___ DOCUMENT TEXT ___

Could distinction between healthy and unhealthy food outlets reduce child obesity?

Could distinction between healthy and unhealthy food outlets reduce child obesity?


Making a distinction between food outlets that provide healthy food and those that provide unhealthy food is one of the recommendations laid out in a childhood obesity report by England’s Chief Medical Officer (CMO).

The ‘Time to Solve Childhood Obesity’ report, published today, lays out 49 recommendations to consider which span regulation, marketing, the environment that children grow up in and the role of schools and nurseries.

The report highlights the rising rates of overweight and obese children in England, as well as the increasing number of children developing type 2 diabetes. The number of obese and overweight children has doubled in the past 30 years with more than 700 young people living with type 2 diabetes.

England’s CMO, Dame Sally Davies states within the report: “Today’s children are drowning in a flood of unhealthy food and drink options, compounded by insufficient opportunities for being active.”

The report addresses a wide range of aspects linked to childhood obesity. Local authorities should be supported in creating more green spaces where children can be more active and the number of fast food outlets, particularly near schools, to be reduced.

It is acknowledged in the report that healthy foods are three times more expensive than unhealthy ones. Currently, this provides financial incentive to follow an unhealthy diet. Another problem has been increases in portion sizes of unhealthy food, including crisps and pizzas.

One recommendation which may raise eyebrows is a call to: “Prohibit eating and drinking on urban public transport, except fresh water, breastfeeding and for medical conditions.”

___ DATA LISTING ___

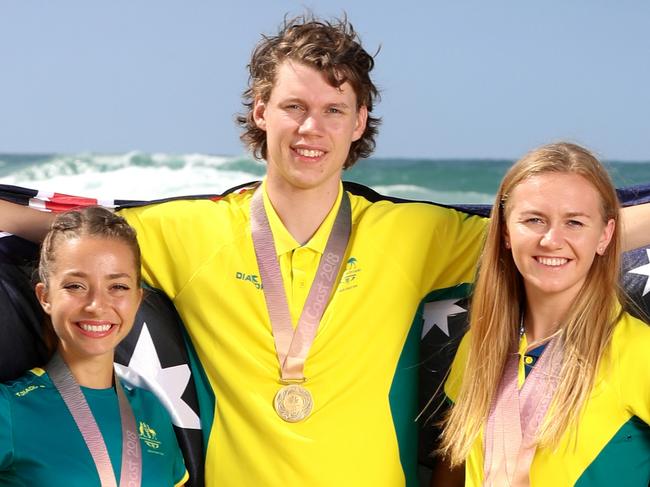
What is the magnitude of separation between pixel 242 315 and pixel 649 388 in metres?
1.21

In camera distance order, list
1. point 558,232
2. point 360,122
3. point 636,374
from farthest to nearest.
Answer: point 360,122, point 558,232, point 636,374

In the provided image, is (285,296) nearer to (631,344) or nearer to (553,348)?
(553,348)

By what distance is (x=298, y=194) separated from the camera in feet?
11.0

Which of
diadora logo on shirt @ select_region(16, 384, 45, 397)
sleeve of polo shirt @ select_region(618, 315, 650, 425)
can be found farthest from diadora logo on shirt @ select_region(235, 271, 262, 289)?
sleeve of polo shirt @ select_region(618, 315, 650, 425)

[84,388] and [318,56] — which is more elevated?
[318,56]

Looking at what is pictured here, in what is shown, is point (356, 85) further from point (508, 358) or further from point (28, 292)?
point (28, 292)

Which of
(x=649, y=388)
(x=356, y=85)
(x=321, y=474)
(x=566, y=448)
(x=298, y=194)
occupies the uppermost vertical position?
(x=356, y=85)

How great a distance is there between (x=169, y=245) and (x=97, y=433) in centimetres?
66

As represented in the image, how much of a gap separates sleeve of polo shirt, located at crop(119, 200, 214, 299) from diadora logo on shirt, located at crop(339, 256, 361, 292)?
0.42 m

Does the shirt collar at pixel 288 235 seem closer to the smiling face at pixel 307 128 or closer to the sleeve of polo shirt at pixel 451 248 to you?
the smiling face at pixel 307 128

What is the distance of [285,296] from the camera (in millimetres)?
3285

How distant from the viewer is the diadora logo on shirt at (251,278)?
10.8 feet

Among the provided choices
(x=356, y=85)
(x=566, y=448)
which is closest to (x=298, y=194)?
(x=356, y=85)

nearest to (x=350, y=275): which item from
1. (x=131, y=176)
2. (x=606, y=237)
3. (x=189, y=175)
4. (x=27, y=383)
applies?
(x=606, y=237)
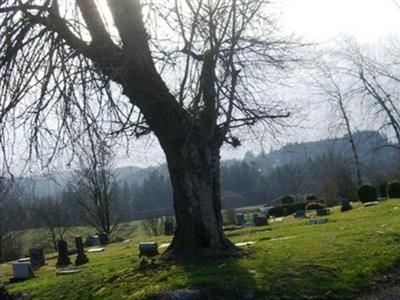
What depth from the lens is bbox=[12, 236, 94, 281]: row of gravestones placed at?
1697 cm

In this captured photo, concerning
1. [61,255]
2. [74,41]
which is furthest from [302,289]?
[61,255]

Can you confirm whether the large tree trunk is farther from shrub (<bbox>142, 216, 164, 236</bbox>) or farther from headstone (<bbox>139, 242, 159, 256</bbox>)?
shrub (<bbox>142, 216, 164, 236</bbox>)

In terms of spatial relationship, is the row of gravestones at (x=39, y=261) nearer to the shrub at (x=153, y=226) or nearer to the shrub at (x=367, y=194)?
the shrub at (x=367, y=194)

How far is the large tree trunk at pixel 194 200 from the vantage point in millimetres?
11359

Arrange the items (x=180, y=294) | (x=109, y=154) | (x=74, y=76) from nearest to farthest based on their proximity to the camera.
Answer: (x=180, y=294) → (x=74, y=76) → (x=109, y=154)

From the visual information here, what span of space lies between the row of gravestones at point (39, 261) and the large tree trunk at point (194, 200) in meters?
7.06


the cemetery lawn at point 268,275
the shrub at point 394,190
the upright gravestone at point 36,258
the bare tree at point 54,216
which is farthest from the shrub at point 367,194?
the bare tree at point 54,216

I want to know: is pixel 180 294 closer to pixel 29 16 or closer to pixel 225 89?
pixel 225 89

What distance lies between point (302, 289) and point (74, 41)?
20.3 ft

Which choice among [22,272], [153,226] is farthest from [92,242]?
[22,272]

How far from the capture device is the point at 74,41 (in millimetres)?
11430

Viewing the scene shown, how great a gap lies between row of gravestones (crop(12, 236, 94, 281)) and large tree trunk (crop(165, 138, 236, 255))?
278 inches

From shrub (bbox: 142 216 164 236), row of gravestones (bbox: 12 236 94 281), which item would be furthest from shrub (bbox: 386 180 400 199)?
row of gravestones (bbox: 12 236 94 281)

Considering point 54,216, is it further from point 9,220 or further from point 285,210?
point 285,210
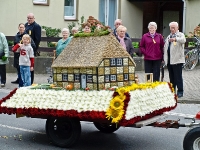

___

▶ **EXERCISE REQUIREMENTS**
1. Answer these questions using the childhood obesity article.
(a) How many recommendations does the report lay out?
(b) How many young people are living with type 2 diabetes?
(c) How many times more expensive are healthy foods than unhealthy ones, according to the report?
2. Continue the childhood obesity article from its final sentence.
These records were taken from a different source than the article.

▶ **RESPONSES PER TASK**
1.
(a) 49
(b) More than 700
(c) Three times

2.
The intention is to help set boundaries to prevent unhealthy snacking, however, some may see such a move as a restriction on personal liberty.

The report highlights the issue that gradual changes in environment over time are presenting issues that can affect children’s health: “The unavoidable fact is that over time our environment has become very unhealthy without us realising. Our children are now suffering from painful, potentially life-limiting disease. Our politicians need to be bold and help everyone embrace healthier life choices.”

The government has previously set an ambitious goal to halve childhood obesity by 2030. The report states that England is “nowhere near” reaching that target.

Dame Davies states: “The Government has laid important foundations for change with two ‘chapters’ of a national childhood obesity plan, a prevention green paper, Advancing our health: prevention in the 2020s, and the NHS Long Term Plan.

“If implemented in full, these plans will significantly reduce levels of childhood obesity and improve our children’s health. This would be a major achievement, but the plans, alone, will not meet the 2030 ambition. To meet the ambition and children’s needs, we must go further and faster.”